▸ SHORT PROBLEM
Could you pull every line of text from the rows below, copied word for word, and leave the pictures out?

▸ SOURCE DATA
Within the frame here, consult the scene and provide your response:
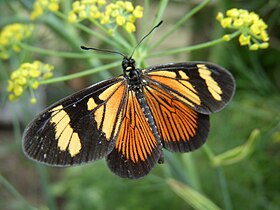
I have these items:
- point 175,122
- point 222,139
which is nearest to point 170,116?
point 175,122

▸ EXERCISE RESULT
Within the frame here, consult the scene and provide your response:
I have these items:
- point 175,122
- point 222,139
which is nearest to point 170,116?
point 175,122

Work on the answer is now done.